Хьюго резко отодвинулся на своем стуле от стола. Встал, и Элайджа заметил, что старика шатает. Это было неожиданно. Хотя Хьюго и неоднократно прикладывался к своей чарочке, Элайдже казалось, что обычно он пьет не меньше. По идее, хозяин дома должен был бы привыкнуть к таким возлияниям, но, пересекая комнату, он качался, будто под ним была палуба корабля. Вернувшись с украшенной затейливой мозаикой деревянной шкатулкой, он молча поставил ее в центр стола, посередине между двумя стаканами, а потом с долгим вздохом открыл ее. Внутри оказались старые, пожелтевшие, бумаги. Элайджа уставился на них, не понимая, можно ли взять их в руки и поизучать.
– У меня есть дом, но я не особо-то в нем нуждаюсь. Тебе нужен дом, но у тебя его нет. – Хриплый голос Хьюго звучал грубовато, но его голубые глаза избегали взгляда Элайджи, словно он внезапно застеснялся. – Если угодно, походи по моим соседям, поищи, но, если хочешь, после моей смерти этот дом станет твоим. – Он извлек из одного из своих многочисленных карманов авторучку, и Элайджа впился в нее взглядом. Такие ручки с резервуаром для чернил, аккуратно спрятанным внутри металлического корпуса, были редкостью – еще одна интересная неожиданность, встретившаяся ему в этом скромном маленьком домике. Хьюго разложил бумаги перед собой и размашисто написал внизу каждой страницы свое имя. – Я долгое время не встречал человека, которого мне захотелось бы сделать своим наследником, – буркнул он, закончив, – но я даже сейчас не могу перестать думать о будущем. И вот он ты, явился…
Он умолк, по-прежнему не сводя глаз с лежащих перед ним бумаг. И Элайджа понял, что они одного поля ягода.
– Я почту за честь, – сказал он старику, – и буду очень вам благодарен. Вечно благодарен, – добавил он немного печально. Если Хьюго хочет, чтобы его дом и память о нем самом продолжали жить, он едва ли мог сделать лучший выбор. – Но я надеюсь, что пройдет еще много времени, прежде чем мы сможем воспользоваться вашим замечательным подарком. Я лучше стану навещать вас тут, и часто, если вы мне позволите.
Хьюго, улыбнувшись, тяжело опустился на стул, хоть вовсе не был грузным человеком.
– Мне бы тоже этого хотелось, – тихо сказал он, и его взгляд устремился вдаль, на что-то, чего не мог видеть Элайджа. В свете свечей его морщинистое лицо выглядело покрасневшим. – Но, думаю, время для посещений почти прошло. Хотя оно было таким радостным. И таким хорошим.
Элайджа, нахмурившись, снова уставился в свой стакан. Может быть, Хьюго болен? Может, он знает что-то о своей смерти, но предпочитает не делиться этим знанием? Взгляд Элайджи переместился на бумаги, которые лежали между ними на столе.

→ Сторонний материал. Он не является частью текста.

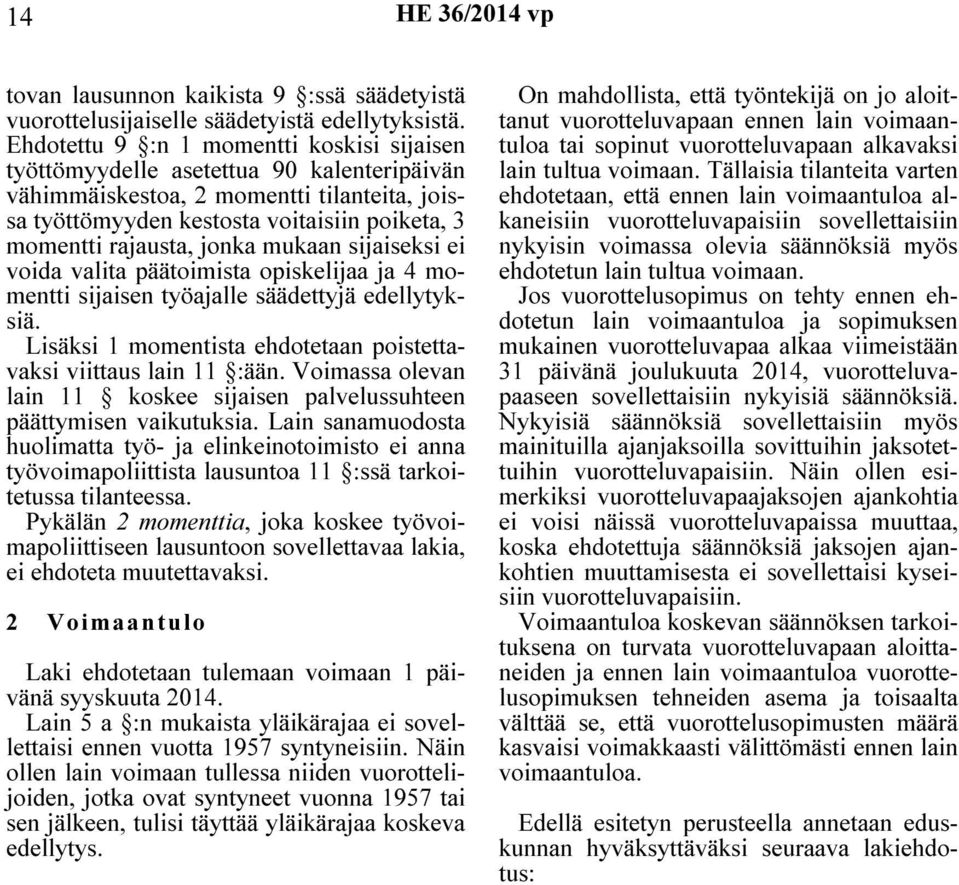 14 HE 36/2014 vp

tovan lausunnon kaikista 9 §:ssä säädetyistä vuorottelusijaiselle säädetyistä edellytyksistä. Ehdotettu 9 §:n 1 momentti koskisi sijaisen työttömyydelle asetettua 90 kalenteripäivän vähimmäiskestoa, 2 momentti tilanteita, joissa työttömyyden kestosta voitaisiin poiketa, 3 momentti rajausta, jonka mukaan sijaiseksi ei voida valita päätoimista opiskelijaa ja 4 momentti sijaisen työajalle säädettyjä edellytyksiä.

Lisäksi 1 momentista ehdotetaan poistettavaksi viittaus lain 11 §:ään. Voimassa olevan lain 11 § koskee sijaisen palvelussuhteen päättymisen vaikutuksia. Lain sanamuodosta huolimatta työ- ja elinkeinotoimisto ei anna työvoimapoliittista lausuntoa 11 §:ssä tarkoitetussa tilanteessa.

Pykälän 2 momenttia, joka koskee työvoimapoliittiseen lausuntoon sovellettavaa lakia, ei ehdoteta muutettavaksi.

2 Voimaantulo

Laki ehdotetaan tulemaan voimaan 1 päivänä syyskuuta 2014.

Lain 5 a §:n mukaista yläikärajaa ei sovellettaisi ennen vuotta 1957 syntyneisiin. Näin ollen lain voimaan tullessa niiden vuorottelijoiden, jotka ovat syntyneet vuonna 1957 tai sen jälkeen, tulisi täyttää yläikärajaa koskeva edellytys.

On mahdollista, että työntekijä on jo aloittanut vuorotteluvapaan ennen lain voimaantuloa tai sopinut vuorotteluvapaan alkavaksi lain tultua voimaan. Tällaisia tilanteita varten ehdotetaan, että ennen lain voimaantuloa alkaneisiin vuorotteluvapaisiin sovellettaisiin nykyisin voimassa olevia säännöksiä myös ehdotetun lain tultua voimaan.

Jos vuorottelusopimus on tehty ennen ehdotetun lain voimaantuloa ja sopimuksen mukainen vuorotteluvapaa alkaa viimeistään 31 päivänä joulukuuta 2014, vuorotteluvapaaseen sovellettaisiin nykyisiä säännöksiä. Nykyisiä säännöksiä sovellettaisiin myös mainituilla ajanjaksoilla sovittuihin jaksotettuihin vuorotteluvapaisiin. Näin ollen esimerkiksi vuorotteluvapaajaksojen ajankohtia ei voisi näissä vuorotteluvapaissa muuttaa, koska ehdotettuja säännöksiä jaksojen ajankohtien muuttamisesta ei sovellettaisi kyseisiin vuorotteluvapaisiin.

Voimaantuloa koskevan säännöksen tarkoituksena on turvata vuorotteluvapaan aloittaneiden ja ennen lain voimaantuloa vuorottelusopimuksen tehneiden asema ja toisaalta välttää se, että vuorottelusopimusten määrä kasvaisi voimakkaasti välittömästi ennen lain voimaantuloa.

Edellä esitetyn perusteella annetaan eduskunnan hyväksyttäväksi seuraava lakiehdotus: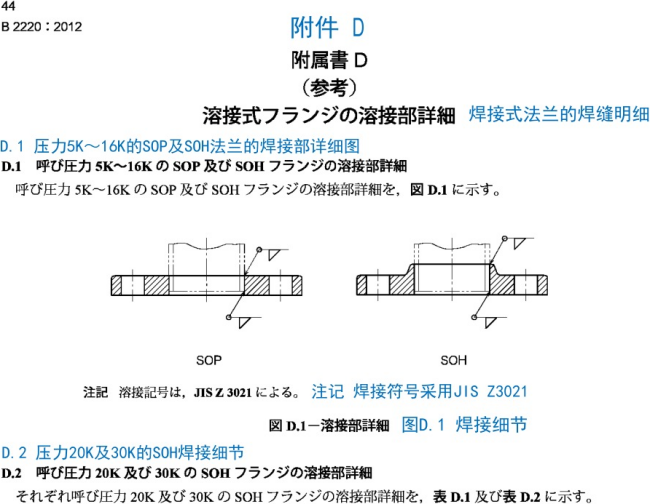 44
B 2220：2012

附件 D

附属書 D
（参考）
溶接式フランジの溶接部詳細 焊接式法兰的焊缝明细

D.1 压力5K～16K的SOP及SOH法兰的焊接部详细图
D.1 呼び圧力 5K～16K の SOP 及び SOH フランジの溶接部詳細
呼び圧力 5K～16K の SOP 及び SOH フランジの溶接部詳細を，図 D.1 に示す。

SOP SOH

注記 溶接記号は，JIS Z 3021 による。 注记 焊接符号采用JIS Z3021

図 D.1－溶接部詳細 图D.1 焊接细节

D.2 压力20K及30K的SOH焊接细节
D.2 呼び圧力 20K 及び 30K の SOH フランジの溶接部詳細
それぞれ呼び圧力 20K 及び 30K の SOH フランジの溶接部詳細を，表 D.1 及び表 D.2 に示す。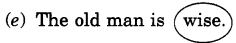 (e) The old man is wise.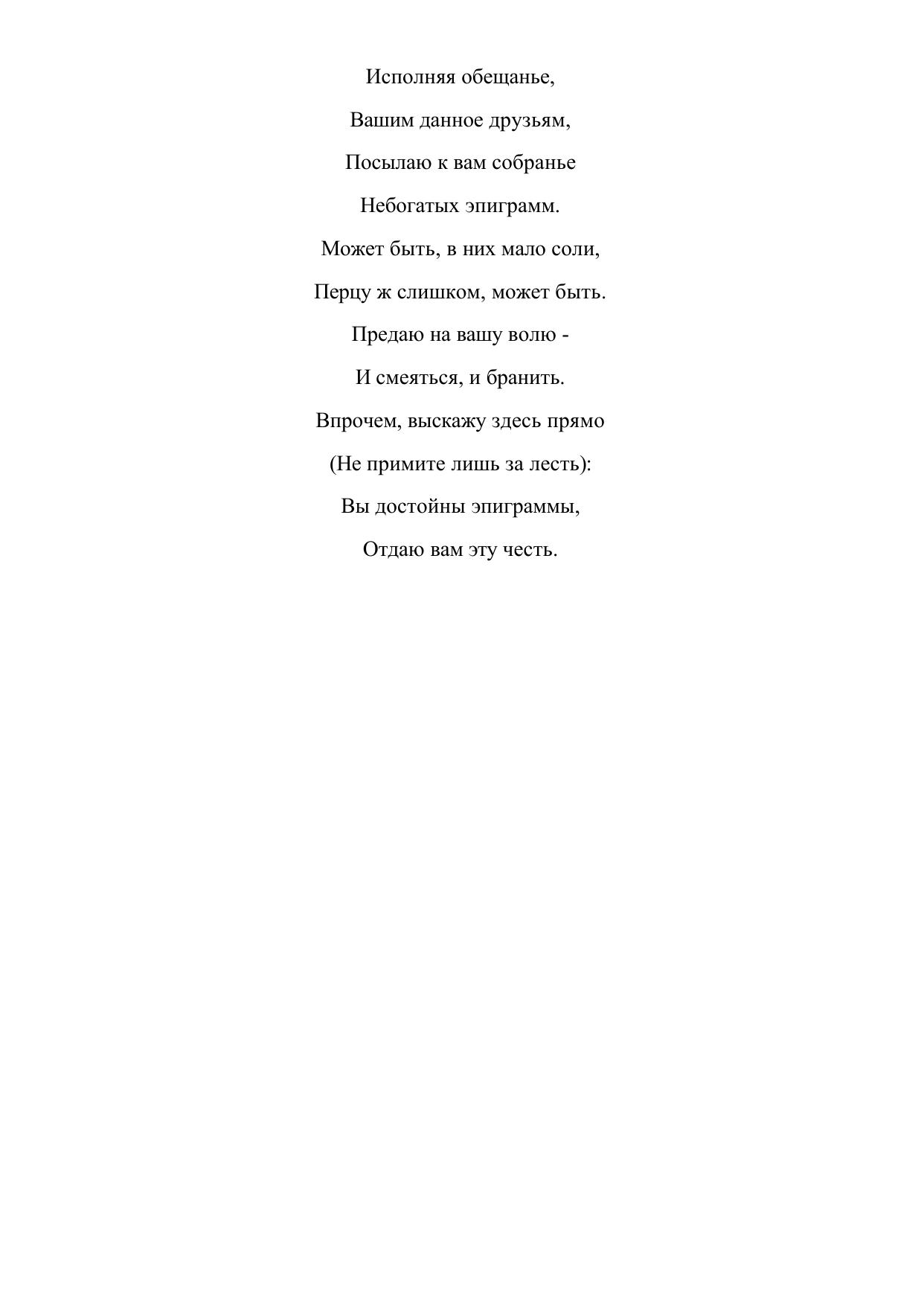 Исполняя обещанье,

Вашим данное друзьям,

Посылаю к вам собранье

Небогатых эпиграмм.

Может быть, в них мало соли,

Перцу ж слишком, может быть.

Предаю на вашу волю -

И смеяться, и бранить.

Впрочем, выскажу здесь прямо

(Не примите лишь за лесть):

Вы достойны эпиграммы,

Отдаю вам эту честь.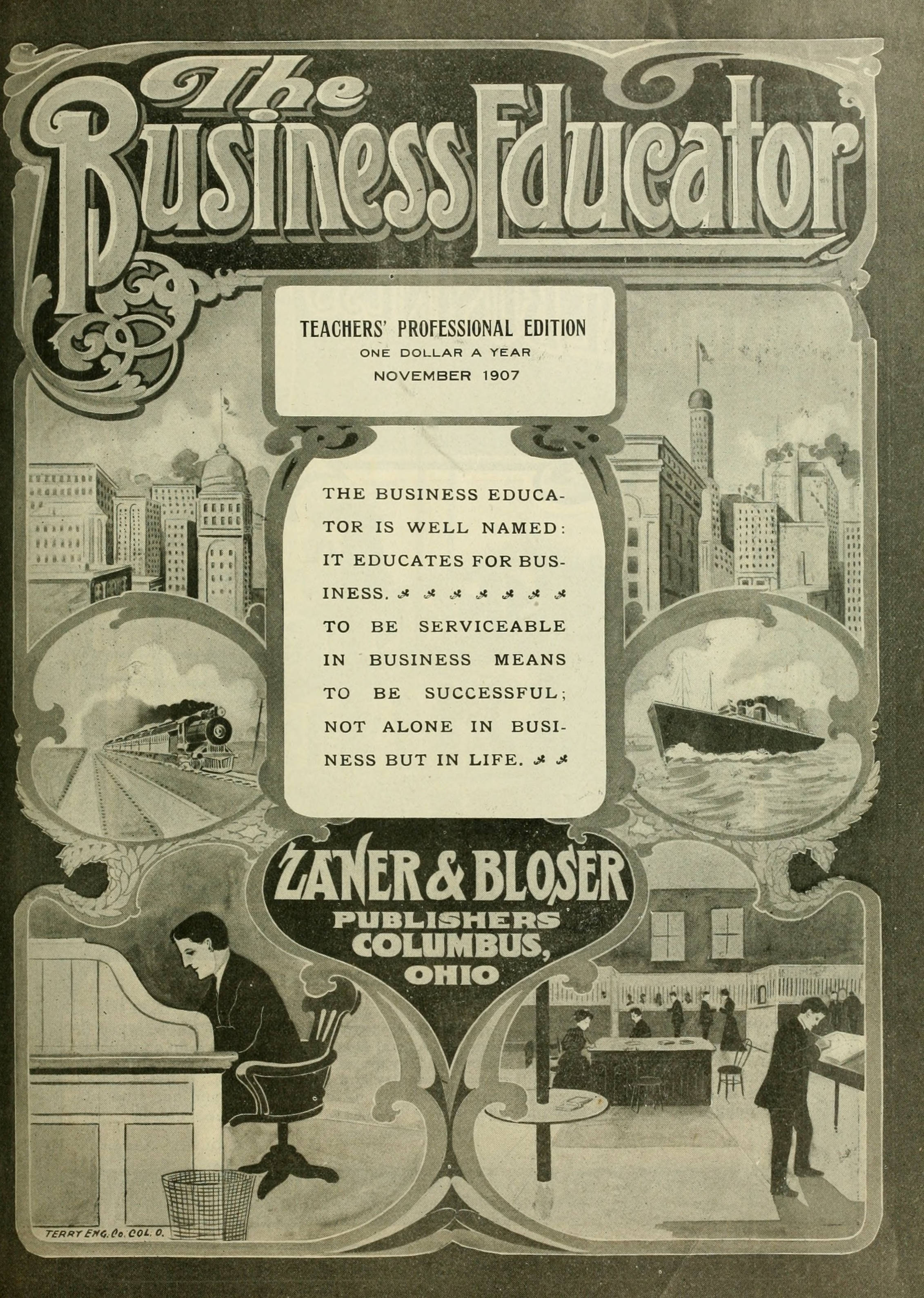 The Business Educator

TEACHERS' PROFESSIONAL EDITION
ONE DOLLAR A YEAR
NOVEMBER 1907

THE BUSINESS EDUCATOR IS WELL NAMED: IT EDUCATES FOR BUSINESS.

TO BE SERVICEABLE IN BUSINESS MEANS TO BE SUCCESSFUL; NOT ALONE IN BUSINESS BUT IN LIFE.

ZANER & BLOSER
PUBLISHERS
COLUMBUS, OHIO

TERRY ENG. Co. COL. O.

Он приехал сюда с целью обзавестись землей, но сейчас, добившись успеха, был, скорее, глубоко опечален. Как ни сложно Микаэльсонам было закрепиться в Новом Орлеане, найти друга все равно еще сложнее.
– Тогда я использую все время, что еще осталось, – пообещал он.
На лице Хьюго появилась улыбка, он снова налил им из более чем наполовину опустошенной бутылки, и Элайджа в безмолвном тосте поднял свой стакан.
Их разговор затянулся за полночь. Чем больше проходило времени, тем длиннее становились паузы. Несколько раз Элайдже даже показалось, что Хьюго задремал. В такие моменты взгляд Элайджи бродил по комнате, подмечая мельчайшие детали. Он представлял, каково будет снова иметь свой собственный обжитой дом вроде этого. Потом старик взбадривался, и разговор возобновлялся. Щеки Хьюго неестественно раскраснелись, а мысли порой блуждали неведомо где, но, казалось, ему хотелось, чтобы вечер продолжался, а Элайджа был только рад ему в этом потворствовать.
Когда в конце концов снова наступила тишина, острый слух Элайджи сказал ему, что на сей раз она полнее, чем прежде. Начался и закончился дождь, снаружи стрекотали цикады и квакали лягушки-быки, вдалеке лениво плескалась река. Но в доме не раздавалось ни звука.
Хьюго Рей сидел на стуле, одной рукой сжимая стакан, но его глаза были пусты и безжизненны. Когда Элайджа в последний раз отвлекся, грудь старика перестала вздыматься. Он тихо и мирно ушел из жизни, находясь в своем доме и в обществе друга. Элайджа знал, что не многим людям так везет, но сейчас, собирая со стола бумаги и возвращаясь к своему коню, он ощущал, как грудь терзает боль сожаления.